Don’t let anxiety and secrecy motivate your decisions about her education. You know you have to tell your husband about the test result and magnet school. But you don’t have to do it like the school psychologist and go bellowing her IQ and declaring her a genius. You just need to tell your husband that one of the tests shows that your kid—like the two of you—is very bright, and say this raises the question of what the best school would be for her next fall. Then you two should look at your choices with open minds. Your husband needs to listen to your concern that the magnet school will be a demanding hothouse fueled by insanely competitive parents. You need to listen to his worry that your child will eventually be bored by the curriculum at your neighborhood school. Then you should both read Mindset and get on the same page about the fact that your daughter’s intelligence test is but one data point, and that what’s important is nurturing a love of learning, an ability to take risks (and fail), and resilience. Since you and your husband both have had issues with fulfilling your expected promise in life—and you want to avoid visiting the same problems on your child—you might benefit from discussing this together with a psychologist. Just not one who believes in slapping useless labels on people.
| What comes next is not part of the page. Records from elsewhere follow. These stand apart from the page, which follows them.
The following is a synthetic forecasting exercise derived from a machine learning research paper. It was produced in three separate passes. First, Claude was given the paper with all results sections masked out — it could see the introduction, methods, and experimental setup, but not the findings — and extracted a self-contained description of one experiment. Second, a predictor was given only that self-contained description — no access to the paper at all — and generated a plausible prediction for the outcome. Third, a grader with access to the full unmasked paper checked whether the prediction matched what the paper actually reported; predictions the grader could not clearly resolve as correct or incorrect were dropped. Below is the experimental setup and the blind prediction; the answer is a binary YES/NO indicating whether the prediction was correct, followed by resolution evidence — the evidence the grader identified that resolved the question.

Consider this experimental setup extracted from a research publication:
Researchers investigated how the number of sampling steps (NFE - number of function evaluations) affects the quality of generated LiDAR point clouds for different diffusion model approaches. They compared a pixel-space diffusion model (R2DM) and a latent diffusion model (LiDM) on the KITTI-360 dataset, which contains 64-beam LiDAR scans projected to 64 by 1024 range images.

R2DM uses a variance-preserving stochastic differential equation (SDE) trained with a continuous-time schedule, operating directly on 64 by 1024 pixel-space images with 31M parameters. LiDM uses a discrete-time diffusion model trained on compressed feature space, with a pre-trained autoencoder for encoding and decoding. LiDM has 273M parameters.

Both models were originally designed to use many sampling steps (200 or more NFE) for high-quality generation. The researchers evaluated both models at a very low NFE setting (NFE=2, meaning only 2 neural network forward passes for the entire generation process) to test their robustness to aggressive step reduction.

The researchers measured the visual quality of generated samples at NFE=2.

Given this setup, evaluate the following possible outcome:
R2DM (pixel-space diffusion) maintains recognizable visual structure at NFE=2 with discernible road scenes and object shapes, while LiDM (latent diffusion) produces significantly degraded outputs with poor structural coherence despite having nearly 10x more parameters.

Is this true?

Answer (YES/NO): NO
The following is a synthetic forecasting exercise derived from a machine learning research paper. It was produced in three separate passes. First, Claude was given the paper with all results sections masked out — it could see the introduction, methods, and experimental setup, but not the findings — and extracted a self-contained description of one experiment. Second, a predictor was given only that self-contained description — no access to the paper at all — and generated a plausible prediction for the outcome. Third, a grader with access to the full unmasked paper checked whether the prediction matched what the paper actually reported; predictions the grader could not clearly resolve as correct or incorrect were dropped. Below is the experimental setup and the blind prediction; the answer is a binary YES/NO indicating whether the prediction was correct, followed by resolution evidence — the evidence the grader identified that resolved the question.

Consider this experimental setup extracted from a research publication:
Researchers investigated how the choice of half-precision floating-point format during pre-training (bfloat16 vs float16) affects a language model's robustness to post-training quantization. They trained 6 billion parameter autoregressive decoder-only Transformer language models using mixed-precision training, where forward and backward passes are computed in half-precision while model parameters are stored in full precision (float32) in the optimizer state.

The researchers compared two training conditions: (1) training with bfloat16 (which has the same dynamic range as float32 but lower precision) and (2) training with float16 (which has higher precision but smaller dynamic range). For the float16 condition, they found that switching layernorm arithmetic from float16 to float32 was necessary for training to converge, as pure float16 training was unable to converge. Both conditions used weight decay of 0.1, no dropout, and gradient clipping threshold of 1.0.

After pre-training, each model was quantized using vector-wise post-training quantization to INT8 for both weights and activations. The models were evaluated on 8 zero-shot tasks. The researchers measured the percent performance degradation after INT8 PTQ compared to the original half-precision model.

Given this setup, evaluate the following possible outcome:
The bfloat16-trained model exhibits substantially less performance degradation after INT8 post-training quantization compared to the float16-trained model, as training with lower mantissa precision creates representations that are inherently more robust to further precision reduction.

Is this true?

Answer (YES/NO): YES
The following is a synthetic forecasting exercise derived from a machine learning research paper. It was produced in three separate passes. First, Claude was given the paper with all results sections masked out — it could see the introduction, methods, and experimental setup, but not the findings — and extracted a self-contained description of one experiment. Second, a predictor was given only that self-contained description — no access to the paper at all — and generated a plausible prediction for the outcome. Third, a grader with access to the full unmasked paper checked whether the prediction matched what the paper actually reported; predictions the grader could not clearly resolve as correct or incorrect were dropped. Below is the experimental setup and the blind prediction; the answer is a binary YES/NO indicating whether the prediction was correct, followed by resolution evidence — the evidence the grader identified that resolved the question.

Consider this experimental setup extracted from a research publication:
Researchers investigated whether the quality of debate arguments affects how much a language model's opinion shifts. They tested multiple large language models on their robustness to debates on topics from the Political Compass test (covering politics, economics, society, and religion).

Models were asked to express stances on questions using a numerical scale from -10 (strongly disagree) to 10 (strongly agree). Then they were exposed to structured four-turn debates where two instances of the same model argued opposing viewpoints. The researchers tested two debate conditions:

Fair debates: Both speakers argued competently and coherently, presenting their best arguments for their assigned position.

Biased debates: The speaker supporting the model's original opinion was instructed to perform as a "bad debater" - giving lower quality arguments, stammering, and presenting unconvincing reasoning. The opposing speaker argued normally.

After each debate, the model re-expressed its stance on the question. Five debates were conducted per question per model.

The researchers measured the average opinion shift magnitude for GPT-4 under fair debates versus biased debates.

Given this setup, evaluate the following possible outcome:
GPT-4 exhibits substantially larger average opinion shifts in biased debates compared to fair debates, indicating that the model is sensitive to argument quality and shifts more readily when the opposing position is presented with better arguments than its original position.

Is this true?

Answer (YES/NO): YES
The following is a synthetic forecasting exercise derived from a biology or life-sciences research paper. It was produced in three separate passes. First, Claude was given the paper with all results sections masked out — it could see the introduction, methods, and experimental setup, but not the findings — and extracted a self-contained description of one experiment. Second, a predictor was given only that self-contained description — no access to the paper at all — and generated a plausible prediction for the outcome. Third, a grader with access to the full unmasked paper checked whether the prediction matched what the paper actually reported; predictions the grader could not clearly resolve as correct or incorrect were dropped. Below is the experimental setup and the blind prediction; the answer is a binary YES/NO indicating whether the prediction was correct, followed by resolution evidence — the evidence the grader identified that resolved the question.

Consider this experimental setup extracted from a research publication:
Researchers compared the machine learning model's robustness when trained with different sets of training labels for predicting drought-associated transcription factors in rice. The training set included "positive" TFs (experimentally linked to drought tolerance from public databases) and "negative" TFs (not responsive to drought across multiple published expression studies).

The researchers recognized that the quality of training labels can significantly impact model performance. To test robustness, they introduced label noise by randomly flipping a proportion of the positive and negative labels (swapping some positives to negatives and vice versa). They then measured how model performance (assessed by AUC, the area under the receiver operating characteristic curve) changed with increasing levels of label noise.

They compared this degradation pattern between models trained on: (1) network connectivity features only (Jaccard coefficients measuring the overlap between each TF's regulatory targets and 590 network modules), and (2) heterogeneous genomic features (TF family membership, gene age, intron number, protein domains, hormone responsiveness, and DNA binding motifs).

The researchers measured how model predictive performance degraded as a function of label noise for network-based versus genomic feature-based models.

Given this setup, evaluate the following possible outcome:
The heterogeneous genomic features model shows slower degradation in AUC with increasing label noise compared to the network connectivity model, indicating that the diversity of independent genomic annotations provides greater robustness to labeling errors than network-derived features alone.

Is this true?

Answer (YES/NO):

Dear Prudence: Tempest in a Teapot
I’ve been asked by my older brother to be the groomsman at his upcoming wedding. I’m an atheist and he’s a Pentecostal, so he’s making a significant gesture to me. However I’m uncertain about agreeing, because of his choice of best man. Some background: The “Smiths” were close family friends for many years, and they had several children, including “Paul” who was one year younger than me, and “Mary” who was a few years younger. Twelve years ago, when I was a senior in high school, Paul murdered Mary. It turns out Paul was jealous of Mary’s intelligence and popularity and craved attention for himself. He served four years in prison. Shortly after being released he was born again, joining the same church my brother attends. My mother and I both suspected Paul’s conversion was a matter of convenience. But Paul is such a pillar of the church community that my brother has selected him to be his best man. Mary, meanwhile, is no longer mentioned, as though she’s been airbrushed from the Smiths’ family history. A police officer I know who worked on Paul’s case told me that Paul never showed any remorse for his act. I’d like to know that Paul does feel remorse and abhorrence for what he did, but I also know that preparing for a joyous occasion like a wedding isn’t the appropriate time to explore this. As a result I feel uneasy about being close to Paul for this event. Am I being reasonable, or are my concerns about Paul irrelevant in this situation?
—Not the Best Man
I wonder how many times Paul has read the story of Cain and Abel, and if he deeply identifies with the Bible’s first murderer, Cain, who took his brother’s life because God preferred the gifts Abel offered. What you tell is a horrifying, chilling story. But now Paul, who was a minor at the time of his heinous act, is a free man. I agree that he should be deeply remorseful and repentant in order to deserve the forgiveness he seems to have been shown, but since you’ve had virtually no contact with Paul, you can’t know if he’s expressed sorrow for what he did, or whether he feels his sins have all been washed away along with Mary’s life and death. What you’ve said points to the possibility that Paul is a psychopath and thus always a potential danger to those close to him. On the other hand, he’s been out for many years and you don’t say he’s done anything to raise alarms. So I think you should accept your brother’s offer and not mention Mary’s murder. You can be cordial to Paul during the events surrounding the wedding without becoming close to him. I know you’re an atheist, but your story makes me hope someone is lighting a candle or saying a prayer for the soul of Mary.